Excité et flatté par sa popularité soudaine, Y’sul avait invité tout le monde dans son dressing. Pendant qu’il essaierait ses nouveaux vêtements et accessoires et qu’il vérifierait son antique armure, héritée de sa famille, ses amis pourraient manger un morceau. Fassin compta plus de trente Habitants dans la pièce, qui était certes l’une des plus grandes de la demeure en forme de roue. Selon un vieil adage, un Habitant seul préparait forcément une dispute ; deux Habitants, une conspiration et trois Habitants, une émeute. Fassin ignorait ce qu’étaient supposés faire trente Habitants réunis dans la même pièce, mais il était certain que cela n’avait rien à voir avec le silence et la subtilité.
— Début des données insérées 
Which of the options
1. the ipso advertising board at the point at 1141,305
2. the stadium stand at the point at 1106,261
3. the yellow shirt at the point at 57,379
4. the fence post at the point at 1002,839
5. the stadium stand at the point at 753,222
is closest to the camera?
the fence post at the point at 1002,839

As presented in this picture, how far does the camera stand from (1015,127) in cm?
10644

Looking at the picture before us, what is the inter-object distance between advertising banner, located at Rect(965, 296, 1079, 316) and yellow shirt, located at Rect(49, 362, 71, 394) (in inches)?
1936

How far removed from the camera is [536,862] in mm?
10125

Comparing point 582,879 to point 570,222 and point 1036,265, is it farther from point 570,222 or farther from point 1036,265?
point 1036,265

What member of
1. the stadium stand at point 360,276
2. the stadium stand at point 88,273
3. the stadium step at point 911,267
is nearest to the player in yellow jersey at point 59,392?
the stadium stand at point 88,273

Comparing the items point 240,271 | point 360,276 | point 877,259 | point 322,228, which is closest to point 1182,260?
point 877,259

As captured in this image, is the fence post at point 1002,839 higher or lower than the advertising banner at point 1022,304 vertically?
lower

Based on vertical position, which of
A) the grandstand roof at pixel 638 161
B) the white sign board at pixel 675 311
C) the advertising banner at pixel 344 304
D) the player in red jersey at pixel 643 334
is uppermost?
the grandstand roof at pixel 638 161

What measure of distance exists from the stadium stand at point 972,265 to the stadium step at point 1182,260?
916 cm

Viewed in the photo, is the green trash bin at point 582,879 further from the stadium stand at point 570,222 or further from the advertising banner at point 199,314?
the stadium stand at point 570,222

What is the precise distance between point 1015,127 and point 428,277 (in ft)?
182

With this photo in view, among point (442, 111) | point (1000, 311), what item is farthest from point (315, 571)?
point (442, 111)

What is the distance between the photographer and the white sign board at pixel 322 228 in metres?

Le bruit se répercutait sur les parois incurvées. La tenue de guerre était elle-même très bruyante ; des motifs expressifs, pareils à des œuvres d’art géométriques, se dessinaient sur les pans d’épiderme visibles. Des bavardages magnétiques tourbillonnaient en tous sens, les infrasons rebondissaient d’un mur à l’autre. Un mélange entêtant de phéromones baignait la pièce dans un courant frénétique d’hilarité.

— Ne pourrions-nous pas chercher un autre Gardien/Mentor que celui-là ? demanda Hatherence en s’appuyant contre une paroi à côté de Fassin, afin de permettre à un nouvel invité chargé de cadeaux de passer.

— Pas vraiment, répondit Fassin. Y’sul a énormément perdu en prestige au sein de la Guilde des Gardiens/Mentors lorsqu’il a accepté de prendre sous sa coupe mon oncle Slovius. Depuis, les choses se sont arrangées pour lui, mais il a fait preuve d’un grand courage. Peu d’entre eux seraient disposés à accepter ce type de déconvenue. Repartir de zéro pour trouver quelqu’un d’autre pourrait prendre des années et nécessiterait l’accord préalable d’Y’sul.

Quelque chose de petit, rond, rose et collant atteignit le scaphandre du colonel et y resta collé. L’officier s’en débarrassa aussitôt.

— Quelle est donc cette chose ? demanda l’Oerileithe, exaspérée.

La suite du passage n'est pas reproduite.